_Page text:_
Cultural Evolution

by Carolyn Chase


here are plenty of reasons to dismiss sustainable development as an unsolvable oxymoron. But there are equally compelling reasons to pursue its tenets: responsible progress for people, the economy and the environment.

I received an amazing phone call last week that led to an insight about the changing and colliding worlds of developers and environmentalists.

An 85-year-old World War II veteran and Mexican national called me to seek my advice. He had done a study for the Sierra Club back in the sixties of future development issues in Baja California.

He had also taken it upon himself to purchase some key lands with an eye toward sustainable development. One 4,500-acre parcel shelters a pristine estuary with an oyster "cooperativa" and a seven-mile-long beach. Upstream, agricultural development is booming and the pressures of growth are beginning to mount.

My caller's theory is that if he can figure out the right way to do sustainable community development, then this can become a model for Baja California. Without a shift, Baja will be subjected to the default grading, bulldozing and urban sprawl model creeping slowly and surely down from Los Angeles, aided by many internal political and practical factors in Mexico.

My automatic first thought was why not find a way to stop all development there? But as he told me about his life and plans, it became clear that I was talking to a builder. This was a man who had passionately dedicated his life to building and developing good things. Now, he was seeking my advice on how to build both for nature and for the communities of people living nearby.

Fundamentally, he wanted to know if there are enough environmentalists who would help. He wanted to know if there are those who would be willing to invest in it financially. He wanted to connect with environmentalists to help him build the right things in the right way. To him this meant figuring out how to work with local people to keep the area pristine, and build the local economy at the same time.

In this age of justifiable cynicism, it's easy to dismiss this as impossible. But what if we could achieve these goals? I've lost enough battles over the years to know that we must try.

More and more, the environmental movement is being asked to help developers build for both people and for the environment. This is a profound challenge and opportunity for the culture of the environmental movement and its key organizations.

Why a challenge? At their very cores, conservation groups are, well conservative. To some degree, saving, conserving or preserving some things from ruination are all about stopping other things. Conservation, at its heart, is about protecting the things, values and places we love.

The need to stop some things has been embedded in the culture from its early days. John Muir and David Brower ­ legendary leaders of the Sierra Club ­ tried to stop dams. In the thirties, bird lovers at National Audubon worked to stop the market for exotic bird feathers for hats and costumes from decimating bird species.

Mass public disgust over rampant, irresponsible and highly visible pollution was awakened through the first Earth Day in 1970. This began a new era of environmentalism, where the threats from mankind's increasing impacts became a universal concern. The urgent need was to stop air and water pollution and their underlying causes: population growth and a lack of enforceable standards.

_Exercise:_ Please pick up the essay on environmentalists and sustainable development after its final sentence and carry it forward in the same voice.

_Given records:_
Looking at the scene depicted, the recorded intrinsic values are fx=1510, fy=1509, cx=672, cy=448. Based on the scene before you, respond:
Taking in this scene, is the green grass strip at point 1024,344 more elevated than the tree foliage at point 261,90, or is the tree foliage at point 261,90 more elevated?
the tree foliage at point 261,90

---

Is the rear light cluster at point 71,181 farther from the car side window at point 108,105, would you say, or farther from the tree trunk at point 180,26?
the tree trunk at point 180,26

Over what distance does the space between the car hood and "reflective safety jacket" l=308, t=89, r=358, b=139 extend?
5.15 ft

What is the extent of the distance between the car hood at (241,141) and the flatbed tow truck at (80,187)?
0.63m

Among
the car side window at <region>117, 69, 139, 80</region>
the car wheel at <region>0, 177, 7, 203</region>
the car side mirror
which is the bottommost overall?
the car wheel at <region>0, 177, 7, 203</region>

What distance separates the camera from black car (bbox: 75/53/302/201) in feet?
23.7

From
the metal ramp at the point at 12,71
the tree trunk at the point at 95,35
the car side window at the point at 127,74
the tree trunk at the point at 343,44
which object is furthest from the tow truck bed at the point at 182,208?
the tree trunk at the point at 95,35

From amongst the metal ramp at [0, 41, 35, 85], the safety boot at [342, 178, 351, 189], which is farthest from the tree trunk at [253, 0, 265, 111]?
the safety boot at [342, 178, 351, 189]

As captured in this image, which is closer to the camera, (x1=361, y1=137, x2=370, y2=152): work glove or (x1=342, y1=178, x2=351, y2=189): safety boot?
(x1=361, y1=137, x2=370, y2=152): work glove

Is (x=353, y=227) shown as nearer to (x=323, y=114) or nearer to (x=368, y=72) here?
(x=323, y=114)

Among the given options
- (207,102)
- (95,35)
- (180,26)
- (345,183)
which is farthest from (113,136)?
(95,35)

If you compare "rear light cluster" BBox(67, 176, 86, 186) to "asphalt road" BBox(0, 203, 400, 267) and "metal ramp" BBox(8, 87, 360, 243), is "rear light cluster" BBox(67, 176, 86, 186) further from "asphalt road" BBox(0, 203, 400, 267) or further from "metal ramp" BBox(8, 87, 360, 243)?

_Answer to this exercise:_
Earth Day 1970 generated the public support that led to swift enactment of the Clean Air Act, Clean Water Act, Endangered Species Act, the Marine Mammal Protection Act as well as the creation of the Environmental Protection Agency.

New groups established themselves to enforce the new laws and use them to stop bad projects and environmental degradation. Over the years, environmental groups became masters of stopping some things.

But, if there's one key lesson after 100 years of organized environmentalism, it's that we cannot really save or conserve nature only by stopping things.

Stopping bad projects in the wrong places is entirely necessary and important, but not sufficient. And for every bad thing that's stopped, dozens of others move forward. Even if you could stop all bad environmental behavior, it still wouldn't leave us with a sustainable world to live and thrive in. This actually has to be built.

At the same time we are stopping bad things, or at least slowing them down, we also have to learn to build things in new ways. We have to harness the creative energy of mankind for building a sound, sustainable world.

This brings me back to the evolution of the environmental movement. A lot of the people who know how to stop things aren't good at building things. Some of them are. But overall, in years of working with a diverse cross section of environmental groups and leaders, as you might expect, I've found the stoppers far outnumber the builders.

But evolution happens, right? Such an evolution is happening throughout the environmental movement. Right here in San Diego, the local Chapter of the Sierra Club is moving ­ tenderly and ever-so-carefully ­ through the difficult cultural minefield of learning to support both stopping and building.

On the November 3rd ballot, we have the Rural Heritage and Watershed Initiative (YES on Prop B). At its core, RHWI is about stopping things: stopping inappropriate levels of development in inappropriate places. We are also hoping to stop Sea World (NO on D) from an overly-general height exemption.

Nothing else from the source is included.